Bloque de texto »

* * *

Desde la perspectiva de una visión abarcadora de las normas procesales y especialmente de los principios incorporados al CCyCN, y a la luz del objetivo declarado de la constitucionalización del derecho privado y el establecimiento de una comunidad de principios entre la Constitución, el derecho público y el derecho privado,[214] no puede ponerse en cuestión al menos de modo genérico, la validez constitucional de las aludidas normas procesales. Los argumentos ya desplegados lo confirman.

Ahora bien, se hace menester desgranar, en un análisis particular, las diversas normas en cuestión y clasificarlas en función de sus finalidades u objetivos, en consonancia con los principios y valores que consagra el Código. Y bajo ese cartabón, finalmente, determinar en relación a cada una si sus contenidos encajan en las condiciones a las cuales la tradicional doctrina de la CSN ha sujetado su validez constitucional.

Buena parte de ese análisis ya ha sido anticipado, por lo que aquí se focalizará la cuestión desde el hontanar de los nuevos paradigmas que se acogen en el CCyCN, en el entendimiento de la ventaja metodológica que aporta el análisis conjunto de las diversas normas que puedan cobijarse bajo un mismo paradigma.

2.5.1. Los paradigmas protectorio, de igualdad y no discriminatorio

Ha de verse que los paradigmas protectorio, de igualdad y no discriminatorio concentran y brindan sustento cuantitativamente a buena parte, sino la gran mayoría, de las novedosas normas procesales sancionadas. Claro que no interesan para este análisis las tradicionales normas procesales acogidas por el Código Vélez y ahora replicadas en el nuevo ordenamiento, más inclinadas naturalmente al resguardo de los propios valores en que se sustentaba –derechos de la libertad, de la propiedad, etc.–. Piénsese simplemente en los preceptos formales meticulosamente destinados a la regulación de las acciones posesorias y reales, entre otras.

* * *

[Registros de etiquetado de regiones]
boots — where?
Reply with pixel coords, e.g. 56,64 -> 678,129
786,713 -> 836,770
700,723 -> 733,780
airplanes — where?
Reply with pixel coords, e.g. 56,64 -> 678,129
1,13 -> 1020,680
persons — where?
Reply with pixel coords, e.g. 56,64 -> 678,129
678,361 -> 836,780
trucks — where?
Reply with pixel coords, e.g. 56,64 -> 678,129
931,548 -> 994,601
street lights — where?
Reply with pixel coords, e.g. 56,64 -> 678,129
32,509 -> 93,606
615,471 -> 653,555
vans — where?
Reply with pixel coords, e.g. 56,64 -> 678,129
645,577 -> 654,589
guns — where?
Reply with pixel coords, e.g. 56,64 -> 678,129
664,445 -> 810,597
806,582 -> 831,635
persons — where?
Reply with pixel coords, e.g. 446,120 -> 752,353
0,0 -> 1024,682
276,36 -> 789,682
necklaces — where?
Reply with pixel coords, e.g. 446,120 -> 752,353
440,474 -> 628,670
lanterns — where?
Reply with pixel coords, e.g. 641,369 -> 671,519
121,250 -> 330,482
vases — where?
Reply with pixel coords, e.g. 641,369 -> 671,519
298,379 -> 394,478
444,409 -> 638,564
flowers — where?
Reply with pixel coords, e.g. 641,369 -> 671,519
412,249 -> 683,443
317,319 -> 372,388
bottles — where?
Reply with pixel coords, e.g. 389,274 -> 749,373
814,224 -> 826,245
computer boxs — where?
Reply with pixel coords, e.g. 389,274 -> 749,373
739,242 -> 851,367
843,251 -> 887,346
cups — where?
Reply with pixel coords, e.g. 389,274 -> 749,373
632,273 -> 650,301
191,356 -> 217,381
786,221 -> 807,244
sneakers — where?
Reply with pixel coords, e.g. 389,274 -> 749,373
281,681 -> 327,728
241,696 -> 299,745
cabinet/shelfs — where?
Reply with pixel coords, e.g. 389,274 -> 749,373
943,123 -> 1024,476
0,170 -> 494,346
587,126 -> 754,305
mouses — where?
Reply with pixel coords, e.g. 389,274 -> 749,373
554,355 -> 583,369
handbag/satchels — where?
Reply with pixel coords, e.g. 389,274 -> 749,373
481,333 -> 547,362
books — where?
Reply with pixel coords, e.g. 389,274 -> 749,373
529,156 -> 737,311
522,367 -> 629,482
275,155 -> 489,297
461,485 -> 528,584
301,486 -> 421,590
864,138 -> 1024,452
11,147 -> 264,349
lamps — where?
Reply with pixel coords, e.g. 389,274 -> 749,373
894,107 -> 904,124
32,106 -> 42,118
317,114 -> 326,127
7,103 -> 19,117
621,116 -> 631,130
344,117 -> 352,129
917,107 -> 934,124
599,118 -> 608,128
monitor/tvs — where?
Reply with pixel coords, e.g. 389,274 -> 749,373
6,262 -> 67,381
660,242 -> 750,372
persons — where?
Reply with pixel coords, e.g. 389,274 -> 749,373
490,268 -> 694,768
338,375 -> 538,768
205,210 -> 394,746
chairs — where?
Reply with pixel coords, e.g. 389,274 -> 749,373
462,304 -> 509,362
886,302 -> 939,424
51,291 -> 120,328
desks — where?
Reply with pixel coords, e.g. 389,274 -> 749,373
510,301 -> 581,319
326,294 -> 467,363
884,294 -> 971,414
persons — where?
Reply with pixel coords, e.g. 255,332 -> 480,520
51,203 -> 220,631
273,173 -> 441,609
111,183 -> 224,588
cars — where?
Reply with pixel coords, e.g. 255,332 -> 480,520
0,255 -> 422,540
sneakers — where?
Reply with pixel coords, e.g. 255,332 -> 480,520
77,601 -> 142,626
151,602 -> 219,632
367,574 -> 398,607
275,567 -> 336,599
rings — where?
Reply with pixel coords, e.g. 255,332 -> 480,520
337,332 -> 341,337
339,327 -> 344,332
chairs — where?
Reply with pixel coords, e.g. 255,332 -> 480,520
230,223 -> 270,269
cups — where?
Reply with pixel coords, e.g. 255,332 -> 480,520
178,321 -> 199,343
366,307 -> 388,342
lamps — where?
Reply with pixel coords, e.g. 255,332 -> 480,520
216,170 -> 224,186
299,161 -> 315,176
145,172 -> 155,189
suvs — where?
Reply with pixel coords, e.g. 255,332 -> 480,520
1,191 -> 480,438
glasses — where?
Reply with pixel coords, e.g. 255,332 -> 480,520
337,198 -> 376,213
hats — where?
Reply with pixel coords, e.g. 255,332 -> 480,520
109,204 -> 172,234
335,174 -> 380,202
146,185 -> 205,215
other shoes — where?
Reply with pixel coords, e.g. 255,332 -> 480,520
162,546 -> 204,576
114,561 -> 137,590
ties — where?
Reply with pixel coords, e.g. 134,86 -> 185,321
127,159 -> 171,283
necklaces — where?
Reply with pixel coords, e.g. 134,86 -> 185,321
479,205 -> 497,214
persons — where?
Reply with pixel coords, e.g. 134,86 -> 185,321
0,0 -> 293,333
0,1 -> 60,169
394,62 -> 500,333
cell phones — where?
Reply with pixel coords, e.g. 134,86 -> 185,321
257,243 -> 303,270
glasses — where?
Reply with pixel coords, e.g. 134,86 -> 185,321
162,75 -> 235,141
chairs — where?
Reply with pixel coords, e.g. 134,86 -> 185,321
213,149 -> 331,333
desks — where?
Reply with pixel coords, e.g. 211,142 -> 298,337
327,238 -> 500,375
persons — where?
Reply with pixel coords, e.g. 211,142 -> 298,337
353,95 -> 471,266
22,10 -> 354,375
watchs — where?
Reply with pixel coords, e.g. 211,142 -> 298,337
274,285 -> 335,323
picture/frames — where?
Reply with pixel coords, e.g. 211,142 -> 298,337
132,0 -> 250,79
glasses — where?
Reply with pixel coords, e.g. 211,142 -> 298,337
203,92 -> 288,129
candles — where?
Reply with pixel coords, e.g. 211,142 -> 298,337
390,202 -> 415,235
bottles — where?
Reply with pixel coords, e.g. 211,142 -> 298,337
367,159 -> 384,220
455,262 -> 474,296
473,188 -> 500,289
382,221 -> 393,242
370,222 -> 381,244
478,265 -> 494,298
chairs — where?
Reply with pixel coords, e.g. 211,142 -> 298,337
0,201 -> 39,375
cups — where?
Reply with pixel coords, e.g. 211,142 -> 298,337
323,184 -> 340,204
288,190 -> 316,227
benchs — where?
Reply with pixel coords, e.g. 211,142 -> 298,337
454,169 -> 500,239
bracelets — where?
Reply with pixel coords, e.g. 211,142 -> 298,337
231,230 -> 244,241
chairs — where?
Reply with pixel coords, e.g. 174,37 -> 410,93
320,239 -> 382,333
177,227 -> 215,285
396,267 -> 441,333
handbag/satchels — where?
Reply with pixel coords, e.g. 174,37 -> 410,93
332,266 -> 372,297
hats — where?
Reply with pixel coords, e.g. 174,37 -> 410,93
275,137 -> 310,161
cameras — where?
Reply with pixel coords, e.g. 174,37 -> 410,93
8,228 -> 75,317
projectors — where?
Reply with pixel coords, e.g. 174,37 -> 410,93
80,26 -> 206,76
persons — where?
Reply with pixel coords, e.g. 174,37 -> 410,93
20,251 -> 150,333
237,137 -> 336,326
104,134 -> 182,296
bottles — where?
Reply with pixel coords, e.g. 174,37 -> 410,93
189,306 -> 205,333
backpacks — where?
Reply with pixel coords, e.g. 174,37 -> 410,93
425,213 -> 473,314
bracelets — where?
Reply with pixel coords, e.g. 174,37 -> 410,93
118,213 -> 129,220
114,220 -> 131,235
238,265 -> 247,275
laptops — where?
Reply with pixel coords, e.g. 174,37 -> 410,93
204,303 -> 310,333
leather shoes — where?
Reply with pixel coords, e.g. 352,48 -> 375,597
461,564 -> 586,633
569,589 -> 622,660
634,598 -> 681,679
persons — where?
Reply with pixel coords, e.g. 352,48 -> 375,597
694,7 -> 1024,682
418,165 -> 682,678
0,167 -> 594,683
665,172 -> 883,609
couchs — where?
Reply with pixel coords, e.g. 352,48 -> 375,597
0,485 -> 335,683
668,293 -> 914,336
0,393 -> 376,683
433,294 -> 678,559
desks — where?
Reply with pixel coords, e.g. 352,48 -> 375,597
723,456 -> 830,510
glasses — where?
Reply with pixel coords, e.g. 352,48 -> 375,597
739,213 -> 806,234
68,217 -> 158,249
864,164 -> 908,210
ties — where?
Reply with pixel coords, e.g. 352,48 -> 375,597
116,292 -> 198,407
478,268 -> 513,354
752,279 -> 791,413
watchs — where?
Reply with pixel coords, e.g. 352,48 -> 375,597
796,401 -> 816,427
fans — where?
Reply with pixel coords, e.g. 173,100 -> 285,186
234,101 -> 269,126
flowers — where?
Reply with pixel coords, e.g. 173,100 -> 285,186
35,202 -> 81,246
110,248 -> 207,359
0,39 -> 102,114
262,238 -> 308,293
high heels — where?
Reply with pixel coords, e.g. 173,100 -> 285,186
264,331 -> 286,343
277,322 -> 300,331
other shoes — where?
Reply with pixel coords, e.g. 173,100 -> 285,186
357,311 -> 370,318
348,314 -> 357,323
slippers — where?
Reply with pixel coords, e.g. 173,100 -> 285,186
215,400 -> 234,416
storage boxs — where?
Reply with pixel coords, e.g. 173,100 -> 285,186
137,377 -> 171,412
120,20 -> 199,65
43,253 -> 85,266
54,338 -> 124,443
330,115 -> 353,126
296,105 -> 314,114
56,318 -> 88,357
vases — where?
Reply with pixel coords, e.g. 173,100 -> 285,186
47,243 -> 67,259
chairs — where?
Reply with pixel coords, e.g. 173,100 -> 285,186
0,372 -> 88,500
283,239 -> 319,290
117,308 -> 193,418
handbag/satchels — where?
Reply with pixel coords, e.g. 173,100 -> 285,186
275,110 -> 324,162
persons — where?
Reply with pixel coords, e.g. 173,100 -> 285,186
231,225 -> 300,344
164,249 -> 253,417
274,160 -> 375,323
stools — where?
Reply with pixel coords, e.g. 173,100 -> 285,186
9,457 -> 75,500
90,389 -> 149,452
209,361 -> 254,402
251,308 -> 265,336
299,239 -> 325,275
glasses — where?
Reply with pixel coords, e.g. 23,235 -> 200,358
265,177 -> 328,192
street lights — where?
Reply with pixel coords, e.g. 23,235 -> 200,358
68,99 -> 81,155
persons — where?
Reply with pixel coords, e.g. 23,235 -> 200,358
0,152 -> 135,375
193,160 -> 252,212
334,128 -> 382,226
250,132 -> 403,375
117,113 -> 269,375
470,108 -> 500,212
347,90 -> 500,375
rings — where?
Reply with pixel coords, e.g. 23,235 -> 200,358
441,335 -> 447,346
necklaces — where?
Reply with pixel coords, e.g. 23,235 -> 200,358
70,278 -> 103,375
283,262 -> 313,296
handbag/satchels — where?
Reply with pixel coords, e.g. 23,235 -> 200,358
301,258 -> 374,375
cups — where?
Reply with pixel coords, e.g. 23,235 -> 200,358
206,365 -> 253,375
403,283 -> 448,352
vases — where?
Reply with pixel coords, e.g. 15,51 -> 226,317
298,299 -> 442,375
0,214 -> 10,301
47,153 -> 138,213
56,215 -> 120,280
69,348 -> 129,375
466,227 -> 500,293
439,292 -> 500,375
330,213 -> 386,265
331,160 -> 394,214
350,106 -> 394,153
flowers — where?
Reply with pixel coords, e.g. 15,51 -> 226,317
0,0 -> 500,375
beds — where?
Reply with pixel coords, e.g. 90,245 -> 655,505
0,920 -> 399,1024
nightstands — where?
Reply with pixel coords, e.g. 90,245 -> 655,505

* * *

Objetivo » Por favor, transcribe sin cambios el fragmento del texto sobre las normas procesales del CCyCN que se abre con las palabras que contienen "Ahora bien, se" y se cierra con "su validez constitucional.".

Respuesta desarrollada »
Ahora bien, se hace menester desgranar, en un análisis particular, las diversas normas en cuestión y clasificarlas en función de sus finalidades u objetivos, en consonancia con los principios y valores que consagra el Código. Y bajo ese cartabón, finalmente, determinar en relación a cada una si sus contenidos encajan en las condiciones a las cuales la tradicional doctrina de la CSN ha sujetado su validez constitucional.